- **Instrucciones de trabajo**: Repite sin ningún cambio todo el pasaje del fragmento sobre el ajoarriero que va desde "Un bacalao ajoarriero" hasta "Aragón y Castilla.", ambos incluidos.

- **Fragmento**:
AJOARRIERO

La increíble historia del plato de bacalao que nació en las montañas para calentar a los arrieros

Conoce la historia y la receta del Ajoarriero, el legendario plato de bacalao que conectó Navarra, Aragón y Castilla

Un bacalao ajoarriero del chef Josetxo Calvo
Josetxo Calvo

AJoya del norte de España, y un producto de los intercambios históricos en esos territorios. El bacalao ajoarriero goza de una amplia fama en la actualidad, pero su origen viene de una peculiar conexión entre los antiguos reinos de Navarra, Aragón y Castilla.

Conoce su trepidante historia y su distribución por reinos, y descubre una receta al estilo de Navarra. Déjate sorprender por uno de los pesos pesados de la gastronomía española.

El ajoarriero, de la receta navarra a tu casa

Ajoarriero navarro de Jaleo en la Cocina
El ajoarriero, aparte de una salsa, es el nombre que reciben los transportistas norteños de la época preindustrial. Desde los puertos del Cantábrico, llevaban hacia el interior de la Península los productos que llegaban. El más destacado de ellos era el bacalao.

- **Entradas**:

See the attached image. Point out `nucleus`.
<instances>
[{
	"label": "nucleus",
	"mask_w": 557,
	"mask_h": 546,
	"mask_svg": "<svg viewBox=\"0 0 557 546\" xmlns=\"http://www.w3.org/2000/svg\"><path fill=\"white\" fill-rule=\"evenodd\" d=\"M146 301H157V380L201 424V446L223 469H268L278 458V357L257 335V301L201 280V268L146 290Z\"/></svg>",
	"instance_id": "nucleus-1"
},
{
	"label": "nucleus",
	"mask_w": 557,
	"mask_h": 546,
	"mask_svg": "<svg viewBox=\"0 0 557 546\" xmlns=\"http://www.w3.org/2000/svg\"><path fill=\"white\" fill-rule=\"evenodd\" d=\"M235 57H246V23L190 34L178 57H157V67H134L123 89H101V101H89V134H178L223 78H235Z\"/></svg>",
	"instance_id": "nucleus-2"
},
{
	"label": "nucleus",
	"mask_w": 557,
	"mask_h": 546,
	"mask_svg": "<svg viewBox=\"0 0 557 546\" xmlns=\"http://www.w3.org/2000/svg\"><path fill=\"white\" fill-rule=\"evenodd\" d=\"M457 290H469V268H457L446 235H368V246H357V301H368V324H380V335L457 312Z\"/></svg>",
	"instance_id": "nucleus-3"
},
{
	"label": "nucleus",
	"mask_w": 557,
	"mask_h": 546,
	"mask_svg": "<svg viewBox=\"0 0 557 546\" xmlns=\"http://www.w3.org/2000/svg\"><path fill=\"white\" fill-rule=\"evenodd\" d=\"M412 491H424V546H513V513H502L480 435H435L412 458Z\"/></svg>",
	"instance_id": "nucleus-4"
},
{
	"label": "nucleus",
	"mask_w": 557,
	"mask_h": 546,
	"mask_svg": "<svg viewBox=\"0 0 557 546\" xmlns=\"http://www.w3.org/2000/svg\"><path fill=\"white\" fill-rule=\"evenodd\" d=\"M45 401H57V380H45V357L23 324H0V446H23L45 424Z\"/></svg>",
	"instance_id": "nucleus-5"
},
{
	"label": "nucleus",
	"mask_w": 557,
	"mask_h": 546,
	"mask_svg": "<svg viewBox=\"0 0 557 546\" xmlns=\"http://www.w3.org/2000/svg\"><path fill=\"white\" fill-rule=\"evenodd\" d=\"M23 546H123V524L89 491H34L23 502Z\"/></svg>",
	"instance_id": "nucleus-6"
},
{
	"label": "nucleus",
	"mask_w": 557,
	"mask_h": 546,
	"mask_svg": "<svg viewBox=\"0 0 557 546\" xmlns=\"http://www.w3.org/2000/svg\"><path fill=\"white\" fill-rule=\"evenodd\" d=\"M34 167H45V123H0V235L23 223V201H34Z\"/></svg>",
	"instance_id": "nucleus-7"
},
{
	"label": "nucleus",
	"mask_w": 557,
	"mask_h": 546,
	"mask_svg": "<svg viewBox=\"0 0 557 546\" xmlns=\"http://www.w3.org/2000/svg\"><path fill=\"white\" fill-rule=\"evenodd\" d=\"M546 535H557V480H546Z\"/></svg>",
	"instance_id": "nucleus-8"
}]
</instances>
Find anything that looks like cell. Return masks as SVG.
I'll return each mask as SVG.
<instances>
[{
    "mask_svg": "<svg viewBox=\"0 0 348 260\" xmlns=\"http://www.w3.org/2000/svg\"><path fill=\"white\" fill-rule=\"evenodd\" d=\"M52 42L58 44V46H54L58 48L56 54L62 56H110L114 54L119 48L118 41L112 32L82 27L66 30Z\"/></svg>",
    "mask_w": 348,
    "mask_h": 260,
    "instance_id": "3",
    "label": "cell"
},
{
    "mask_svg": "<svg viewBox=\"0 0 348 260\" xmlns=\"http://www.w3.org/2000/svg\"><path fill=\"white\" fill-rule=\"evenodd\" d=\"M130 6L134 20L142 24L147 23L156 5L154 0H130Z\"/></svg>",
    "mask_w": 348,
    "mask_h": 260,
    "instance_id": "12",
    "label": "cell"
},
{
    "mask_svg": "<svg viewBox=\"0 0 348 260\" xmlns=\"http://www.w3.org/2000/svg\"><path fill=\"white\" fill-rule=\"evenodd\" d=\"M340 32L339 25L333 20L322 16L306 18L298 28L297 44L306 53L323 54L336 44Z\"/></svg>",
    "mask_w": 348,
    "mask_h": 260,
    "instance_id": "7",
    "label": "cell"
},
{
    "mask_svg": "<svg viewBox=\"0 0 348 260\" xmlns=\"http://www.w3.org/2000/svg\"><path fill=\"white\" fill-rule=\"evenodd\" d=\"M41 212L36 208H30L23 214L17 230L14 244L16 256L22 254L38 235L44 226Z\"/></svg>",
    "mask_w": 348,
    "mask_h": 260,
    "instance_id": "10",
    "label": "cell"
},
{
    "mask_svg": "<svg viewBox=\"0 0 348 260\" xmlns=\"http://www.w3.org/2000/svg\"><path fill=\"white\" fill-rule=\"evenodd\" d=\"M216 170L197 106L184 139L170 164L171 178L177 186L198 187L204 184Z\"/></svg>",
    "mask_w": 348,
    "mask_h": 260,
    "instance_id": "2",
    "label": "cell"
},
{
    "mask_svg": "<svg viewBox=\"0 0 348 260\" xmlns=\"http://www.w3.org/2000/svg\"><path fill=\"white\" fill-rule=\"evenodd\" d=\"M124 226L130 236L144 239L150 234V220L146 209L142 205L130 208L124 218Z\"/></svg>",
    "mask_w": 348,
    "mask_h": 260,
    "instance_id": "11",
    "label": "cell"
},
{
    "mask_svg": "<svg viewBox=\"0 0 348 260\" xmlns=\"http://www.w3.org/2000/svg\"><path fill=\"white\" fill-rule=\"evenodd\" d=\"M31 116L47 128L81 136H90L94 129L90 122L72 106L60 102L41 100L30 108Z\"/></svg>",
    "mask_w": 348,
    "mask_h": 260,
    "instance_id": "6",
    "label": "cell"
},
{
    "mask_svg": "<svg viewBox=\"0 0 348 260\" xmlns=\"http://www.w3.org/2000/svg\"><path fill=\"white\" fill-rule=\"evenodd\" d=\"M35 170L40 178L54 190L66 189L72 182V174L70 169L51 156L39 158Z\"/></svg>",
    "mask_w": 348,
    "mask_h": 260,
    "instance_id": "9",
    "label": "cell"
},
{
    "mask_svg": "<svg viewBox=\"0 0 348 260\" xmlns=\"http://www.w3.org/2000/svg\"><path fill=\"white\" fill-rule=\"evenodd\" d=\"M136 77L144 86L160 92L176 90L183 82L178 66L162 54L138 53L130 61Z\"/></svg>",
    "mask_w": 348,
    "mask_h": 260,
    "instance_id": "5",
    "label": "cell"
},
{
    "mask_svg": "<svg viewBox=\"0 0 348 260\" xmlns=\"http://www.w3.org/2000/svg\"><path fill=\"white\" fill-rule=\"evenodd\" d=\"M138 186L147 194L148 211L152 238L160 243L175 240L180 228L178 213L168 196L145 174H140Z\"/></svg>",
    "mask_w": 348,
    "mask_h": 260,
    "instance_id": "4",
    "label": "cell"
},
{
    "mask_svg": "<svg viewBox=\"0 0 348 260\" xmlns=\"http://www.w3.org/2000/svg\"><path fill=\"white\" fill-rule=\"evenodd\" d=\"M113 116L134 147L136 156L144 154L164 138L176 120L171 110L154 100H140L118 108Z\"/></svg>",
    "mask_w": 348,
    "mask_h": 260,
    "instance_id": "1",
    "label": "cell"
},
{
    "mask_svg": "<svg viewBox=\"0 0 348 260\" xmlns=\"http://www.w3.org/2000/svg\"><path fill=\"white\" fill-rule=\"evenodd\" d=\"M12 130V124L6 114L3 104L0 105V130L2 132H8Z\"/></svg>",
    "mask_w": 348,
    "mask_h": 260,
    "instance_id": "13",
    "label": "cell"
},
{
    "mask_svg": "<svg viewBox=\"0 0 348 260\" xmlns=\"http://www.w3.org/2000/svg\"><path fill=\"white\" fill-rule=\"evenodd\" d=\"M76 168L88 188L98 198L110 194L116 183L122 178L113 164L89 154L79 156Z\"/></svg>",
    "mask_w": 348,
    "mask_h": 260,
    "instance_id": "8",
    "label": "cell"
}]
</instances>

- **Espacio de respuesta**:
Un bacalao ajoarriero del chef Josetxo Calvo
Josetxo Calvo

AJoya del norte de España, y un producto de los intercambios históricos en esos territorios. El bacalao ajoarriero goza de una amplia fama en la actualidad, pero su origen viene de una peculiar conexión entre los antiguos reinos de Navarra, Aragón y Castilla.